Unique scannable bar codes will start to show up in May 2009 on business- and first-class mail and packages. The codes should speed up processing of that mail and will allow businesses as well as post offices to track the movement and delivery of each piece sent.
Businesses can expect the bar codes to bring the same kinds of efficiencies in data mining and management found online to snail-mail billing and direct marketing.
The digital mail revolution, named "Intelligent Mail" by the USPS, will help companies zero in on their best sales prospects by much more quickly gauging response rates to mail offers and tweaking pitches if they flub.

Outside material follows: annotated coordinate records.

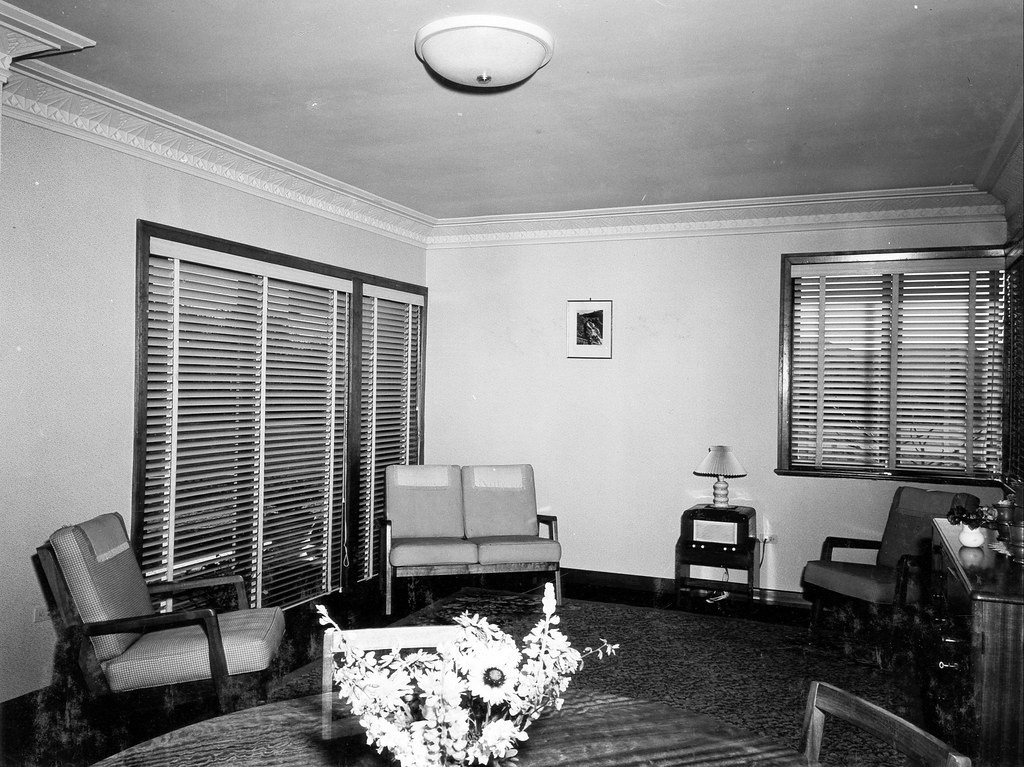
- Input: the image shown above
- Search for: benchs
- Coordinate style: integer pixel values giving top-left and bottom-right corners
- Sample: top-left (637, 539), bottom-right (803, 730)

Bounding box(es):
top-left (384, 463), bottom-right (561, 616)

It'll be a huge improvement over today's system of not knowing for weeks whether an ad or promotion was a hit or a dud. "By knowing exactly when a piece of mail has arrived, a company can use e-mail to follow up with the customer and make another offer," says Jerry Cerasale, a senior vice president with the Direct Marketing Association -- assuming the person hasn't opted out of receiving e-mail from that company.
Intelligent Mail will deliver benefits on the businesses operations side, too. Customers won't be able to brush off collections calls by saying "the check is in the mail" because companies can verify that instantly. Analysis of mail and bill paying patterns can save businesses big legal bills, as well.
One company that participated in a test of Intelligent Mail reported saving $1 million by using digital mail feedback to determine when it shouldn’t send past due bills to the collections department.